Furthermore, for the rolling window validation introduced in the results section, this principle was rigorously upheld. For each rolling window, the GARCH(1,1) model was re-estimated from scratch using only the data within that specific training window. The resulting volatility estimates were then used as inputs for training the subsequent BiLSTM-KAN network and for forecasting the corresponding test window. This recursive re-estimation mimics a real-world forecasting scenario and guarantees that no future information is leaked at any step of the evaluation process.
For model input, a feature engineering step was conducted. This involved aligning the derived volatility series with the price returns to form bivariate input sequences, which were structured using a 20-day lookback window to capture temporal dependencies. During the model training phase, all neural network architectures were trained for 100 epochs. The optimization was performed using the Adam optimizer with a learning rate of 0.01, and the Mean Squared Error (MSE) served as the loss function to guide the learning process.
The evaluation of the models was carried out on a held-out test set, comprising 20% of the total data.

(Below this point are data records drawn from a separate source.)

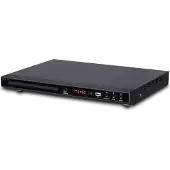 Denver DVD-spiller DVH-1245MK3 / DVD-spiller med HDMI / DVD-spiller med USB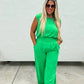 Jessica Summer Pants Set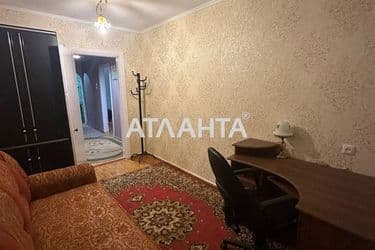 3-комнатная квартира по адресу ул. Андрея Первозванного (площадь 61,2 м²) - Atlanta.ua - фото 21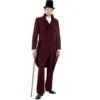 Creative Costuming Men's Costumes Charles Dickens Tailsuit Costume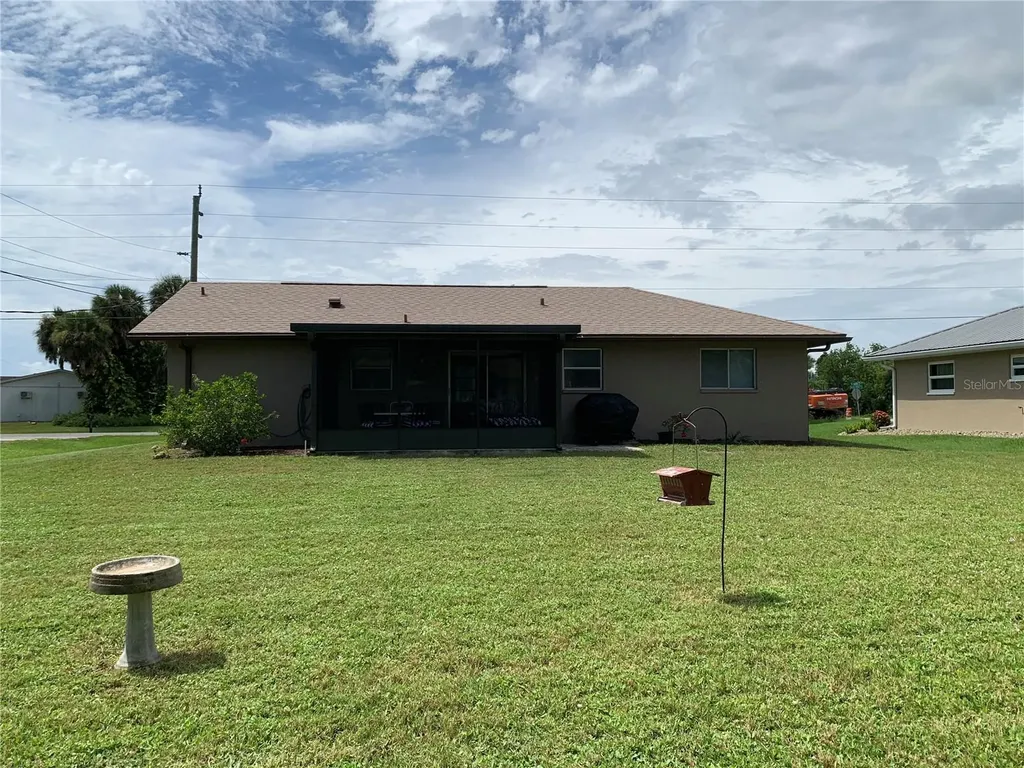 18094 Ackerman Avenue Port Charlotte FL 33948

Performance was quantified using a suite of metrics, including Root Mean Squared Error (RMSE), Mean Absolute Error (MAE), and the coefficient of determination (R²). To further substantiate the findings, a series of robustness tests were implemented, including ablation studies to assess component importance, rolling window validation to test temporal.

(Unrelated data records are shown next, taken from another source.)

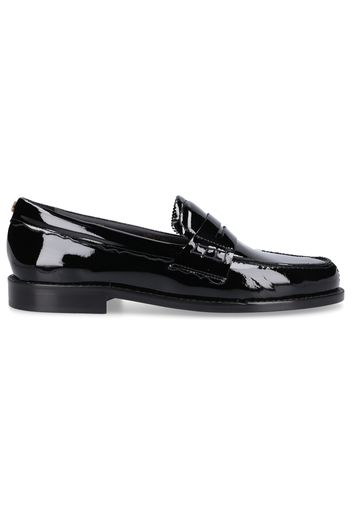 Loafer F003477 Lackleder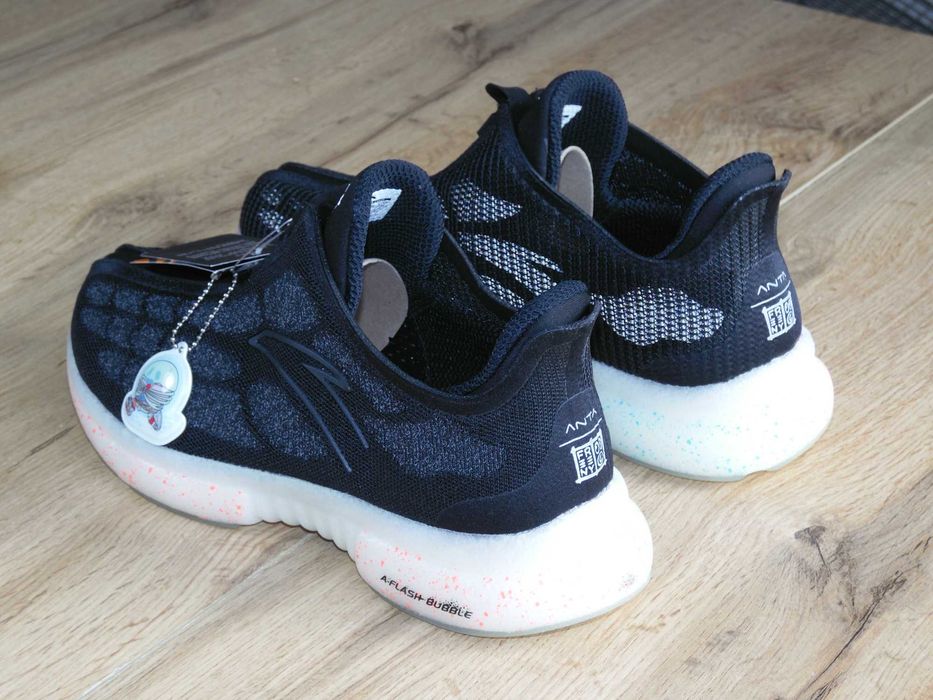 Нови! Anta x Jason Freeny - 43 номер Много рядък модел!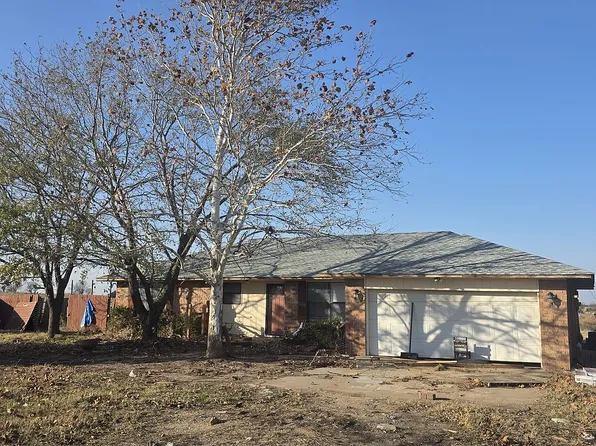 35079 E 115th Rd, Earlsboro, OK 74840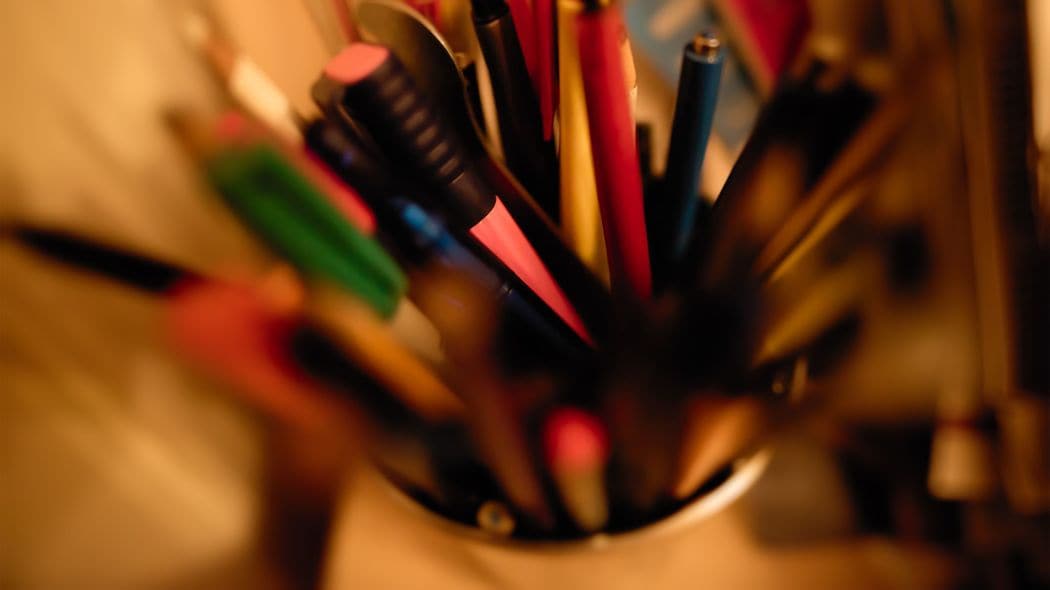 ｢企業名入りのボールペン｣は今すぐ捨てて…あなたの家を散らかしている｢ちょっとした小物｣の正体 ｢いつか使う日が来るかも｣は永遠にやって来ない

CODE AND DATA AVAILABILITY
The daily WTI crude oil price data used in this study are publicly available from the U.S. Energy Information Administration (EIA) database (https://www.eia.gov/dnav/pet/hist/RWTCd.htm) and have been validated using historical records from the Federal Reserve Economic Data (FRED) database (https://fred.stlouisfed.org/series/DCOILWTICO). All raw data, processed datasets, and the complete analysis code that support the findings of this study have been deposited in the Zenodo repository and are publicly available at DOI: 10.5281/zenodo.17614060. The provided source code encompasses the full implementation of the proposed GARCH-BiLSTM-KAN hybrid model, all benchmark models used for comparison, and the scripts necessary to replicate the entire experimental pipeline, including data preprocessing, model training, evaluation, and the generation of all figures and tables presented in this paper. To guarantee the reproducibility of the results, the repository includes detailed documentation for environment setup. Furthermore, this study employed a fixed random seed (42) across all experiments and utilized a consistent set of hyperparameters for model training. All neural networks were optimized using the Adam optimizer with a learning rate of 0.01 and a batch size of 32, trained for 100 epochs. This rigorous standardization ensures that the reported outcomes can be reliably replicated.